Autrement dit, chez nos voisins, les citoyennes viennent de perdre l’une des libertés les plus fondamentales, soit celle de disposer de leur propre corps. Venant du pays qui s’autoproclame le « leader du monde libre » -- où il n’existe toutefois aucun droit à un congé de maternité, et aucun accès universel à des soins de santé, soit dit en passant — la sombre ironie saute aux yeux.
Nombreux ont été les politiciens canadiens à dénoncer ce revers pour les droits des Américaines, à commencer par notre premier ministre qui a publié plus tôt sur Twitter : « Les nouvelles en provenance des États-Unis sont horribles. Je suis de tout cœur avec les millions d’Américaines qui vont perdre leur droit légal à l’avortement. J’ai peine à imaginer la peur et la colère qui doivent vous habiter en ce moment. » D’autres élus se sont dits heureux d’habiter au Canada, où ce droit est considéré comme acquis depuis l’arrêt Morgentaler de 1988.
Or, lorsqu’on observe ce qui se passe sur le terrain, on se rend compte que le Canada n’est pas exactement un paradis en matière d’accès à l’avortement. La procédure est effectivement décriminalisée depuis maintenant près de 35 ans. Mais pour des milliers de femmes d’ici, en particulier les jeunes, les femmes marginalisées, ainsi que celles habitant hors des grands centres urbains, l’obtention d’un avortement est difficile, voire pratiquement impossible. Et contrairement à ce qu’on pourrait croire, ce ne sont pas les provinces, administratrices des services de santé, qui sont les seules à pouvoir agir pour rectifier la situation.
Bien sûr, certaines provinces ont des vues particulièrement obtuses sur la question. Par exemple, l’Île-du-Prince-Édouard n’a commencé à offrir l’avortement qu’en 2017, et à un seul point de service. Plusieurs provinces n’ont pas de cliniques d’avortement ou encore, refusent de payer les avortements qui y sont effectués, et ce n’est qu’une fraction des hôpitaux qui offrent la procédure.
Quelques provinces limitent l’accès à l’avortement à pas plus tard que douze semaines de grossesse (et aucune n’accepte l’avortement après 20 semaines de gestation à l’exception du Québec, qui le permet jusqu’à 23 semaines) ; les listes d’attentes pour voir un médecin pousseraient plusieurs patientes au-delà de cet échéancier.
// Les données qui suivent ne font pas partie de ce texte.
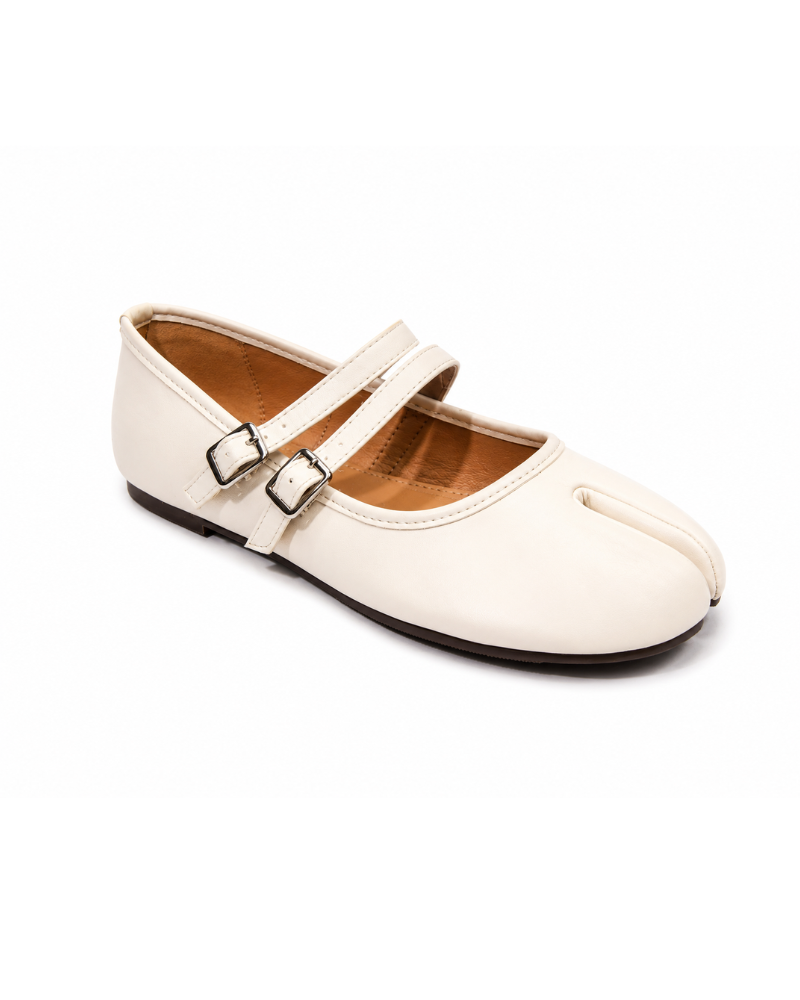 CAKE | Women Maryjane Split Tabi Toe Flats
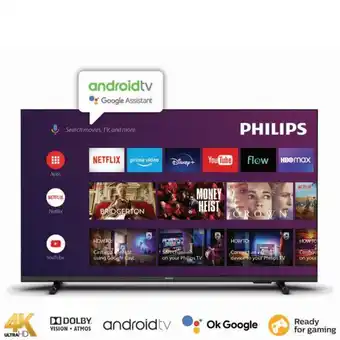 Authogar Android tv philips 43 4k uhd 43pud7407-11 oferta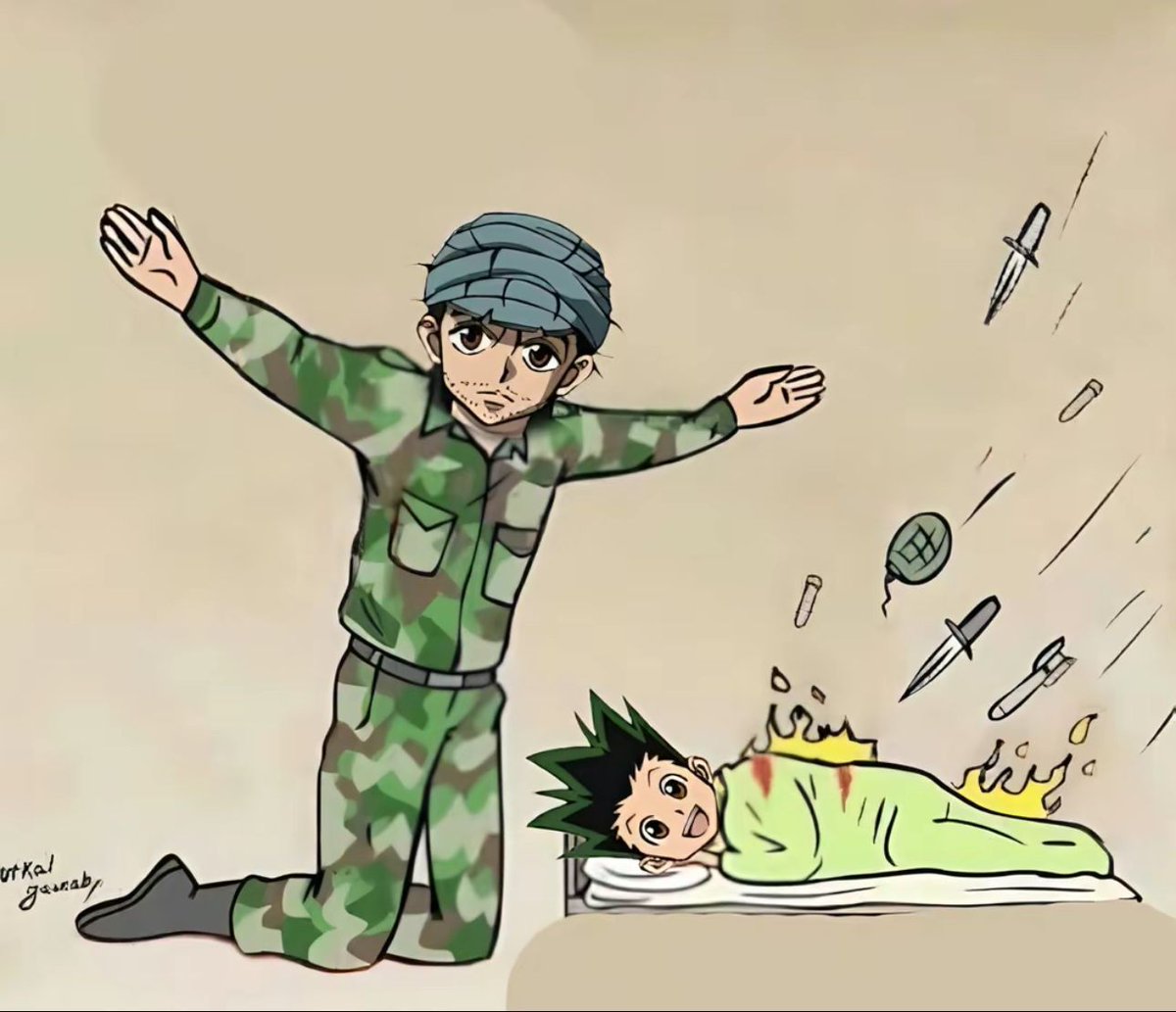 Hunter x Hunter 🃏 tweet media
Au Nouveau-Brunswick, il faut obtenir l’approbation préalable de pas un, mais deux médecins différents. La liste de restrictions est longue, très longue.
La solution passe-t-elle donc par une loi fédérale obligeant l’accès universel à ce soin de santé ?
Selon les experts, ce n’est pas si simple. De légiférer afin d’assurer l’accès à l’avortement pourrait avoir l’effet-surprise d’ouvrir la porte, sous un gouvernement radicalement plus conservateur, à l’adoption d’une législation allant dans le sens contraire.
Une alternative qui ne nécessite pas l’adoption d’une nouvelle loi existe cependant, et elle passe par le portefeuille. Par l’entremise de fonds dédiés dans le cadre du Transfert canadien en santé, Ottawa aurait la possibilité de veiller à l’accès universel à ce soin de santé, ou encore de punir les provinces qui n’y voient pas elles-mêmes en retranchant des portions significatives du transfert.
Bien sûr, cette mesure serait loin d’être populaire auprès des provinces, le Québec au premier chef qui y verrait une énième ingérence du fédéral dans son propre champ de compétence. Mais alors que le Conseil de la fédération réclame depuis deux ans une augmentation importante du Transfert en santé à la hauteur de 28 milliards de dollars, il y a là une opportunité pour M. Trudeau d’utiliser ces demandes comme levier de négociation.
Pour un premier ministre se targuant d’être féministe, il est plus que temps de mettre ses paroles en action et de démontrer que le respect des droits des femmes lui tient réellement à cœur — et ce, dans son propre pays.